Bank of England Governor Mark Carney struck a more dovish tone on Tuesday when he was quizzed by lawmakers, remaining balanced on the issue of a sooner-than-expected rate rise.
Speaking in front of the Treasury Select Committee, Carney said there was more slack in Britain's labor market than expected, and this needed to be absorbed before interest rates started to rise.
It marked a change in tone from comments made earlier this month, when Carney said interest rates could rise sooner than expected . Government bond yields shot up and sterling rose to a near five-year high against the dollar as a result. Prior to this, most investors were not expecting a rate hike until 2015.

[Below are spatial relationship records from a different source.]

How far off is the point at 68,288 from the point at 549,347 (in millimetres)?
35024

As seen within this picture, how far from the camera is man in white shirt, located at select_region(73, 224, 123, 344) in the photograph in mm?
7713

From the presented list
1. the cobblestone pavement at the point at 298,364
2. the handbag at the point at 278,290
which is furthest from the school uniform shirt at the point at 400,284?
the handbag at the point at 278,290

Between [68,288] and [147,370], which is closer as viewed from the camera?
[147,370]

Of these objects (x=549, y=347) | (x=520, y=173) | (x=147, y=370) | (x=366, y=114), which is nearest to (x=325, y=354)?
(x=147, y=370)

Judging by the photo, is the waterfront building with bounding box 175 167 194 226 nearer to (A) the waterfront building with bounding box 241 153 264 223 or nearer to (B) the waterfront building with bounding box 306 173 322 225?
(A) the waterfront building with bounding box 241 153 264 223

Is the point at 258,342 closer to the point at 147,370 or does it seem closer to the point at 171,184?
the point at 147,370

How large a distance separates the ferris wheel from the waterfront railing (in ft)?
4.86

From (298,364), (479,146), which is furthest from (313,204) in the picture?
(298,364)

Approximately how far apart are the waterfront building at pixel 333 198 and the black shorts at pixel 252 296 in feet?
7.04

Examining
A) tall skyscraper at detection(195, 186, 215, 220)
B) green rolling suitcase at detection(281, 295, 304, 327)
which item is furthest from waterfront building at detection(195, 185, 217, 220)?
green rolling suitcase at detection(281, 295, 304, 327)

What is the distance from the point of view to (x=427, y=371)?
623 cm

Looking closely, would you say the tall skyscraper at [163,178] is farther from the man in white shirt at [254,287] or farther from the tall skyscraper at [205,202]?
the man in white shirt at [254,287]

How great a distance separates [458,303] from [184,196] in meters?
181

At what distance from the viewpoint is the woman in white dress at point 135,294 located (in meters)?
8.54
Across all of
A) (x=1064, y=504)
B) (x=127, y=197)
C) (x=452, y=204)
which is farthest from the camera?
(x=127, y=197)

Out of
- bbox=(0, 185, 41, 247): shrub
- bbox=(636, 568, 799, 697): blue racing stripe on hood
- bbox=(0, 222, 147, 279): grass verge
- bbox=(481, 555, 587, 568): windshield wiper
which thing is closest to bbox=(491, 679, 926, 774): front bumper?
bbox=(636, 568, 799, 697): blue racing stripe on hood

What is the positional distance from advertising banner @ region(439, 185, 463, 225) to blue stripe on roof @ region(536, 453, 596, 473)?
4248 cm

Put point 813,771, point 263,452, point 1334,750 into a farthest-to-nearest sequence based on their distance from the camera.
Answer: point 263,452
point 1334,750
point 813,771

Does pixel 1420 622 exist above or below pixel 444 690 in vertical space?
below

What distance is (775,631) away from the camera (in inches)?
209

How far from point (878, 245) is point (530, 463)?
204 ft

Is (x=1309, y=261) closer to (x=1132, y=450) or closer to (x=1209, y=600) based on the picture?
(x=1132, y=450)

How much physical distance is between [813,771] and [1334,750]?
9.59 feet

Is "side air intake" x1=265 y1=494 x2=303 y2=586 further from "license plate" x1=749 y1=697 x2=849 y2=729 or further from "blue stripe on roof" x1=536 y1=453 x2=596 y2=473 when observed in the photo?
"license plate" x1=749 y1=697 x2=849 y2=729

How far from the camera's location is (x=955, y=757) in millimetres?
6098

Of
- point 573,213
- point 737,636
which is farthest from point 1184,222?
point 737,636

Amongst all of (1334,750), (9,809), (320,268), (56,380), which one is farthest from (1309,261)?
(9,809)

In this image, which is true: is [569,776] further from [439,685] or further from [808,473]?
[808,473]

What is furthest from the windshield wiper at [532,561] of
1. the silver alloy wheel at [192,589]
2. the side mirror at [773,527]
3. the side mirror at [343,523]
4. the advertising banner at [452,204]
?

But on Tuesday, Carney stressed: "Taken in isolation the continuation of development on the wage front suggest to me ... that there has been more spare capacity in the labor market than we previously had thought."
Sterling fell to $1.6974 following the comments, before recovering slightly to trade 0.16 percent lower.
'Limited and gradual'
The central bank head added that the exact timing of a rate hike would be "driven by the data", and stressed that any rises would be "limited and gradual".
"This is the key message that the Bank of England is looking to get across and for businesses and consumers to take on board," Howard Archer, chief U.K. economist at IHS Global Insight, said in a note.
"The bank wants households and firms to structure their spending and investment decisions around the fact that while interest rates cannot stay down at 0.50 percent for a whole lot longer, they will not rise nearly as quickly or as far as in past tightening cycles."
When asked why he surprised investors with his more hawkish comments earlier this month, Carney said markets had not taken into account the firmer economic data coming out of the U.K.
"We'd like to see the market adjust to the data, just as our opinions are updating," Carney said. "We hadn't seen (that)." He stressed that it was "healthy" for market expectations for a rate rise to react to relevant economic data.
The U.K. economy had gathered more momentum than previously thought, Carney added.
It comes as the unemployment rate in the country continued to fall in the three months to April, hitting 6.6 percent, its lowest level since 2009. In the first three months of the year, the British economy grew by 0.8 percent , marking the fifth quarter of expansion in a row.
IHS' Archer added: "With the economy currently sustaining healthy momentum and the unemployment rate coming down markedly, we believe that the first interest rate hike is more likely than not to come in late-2014, although it is far from a done deal."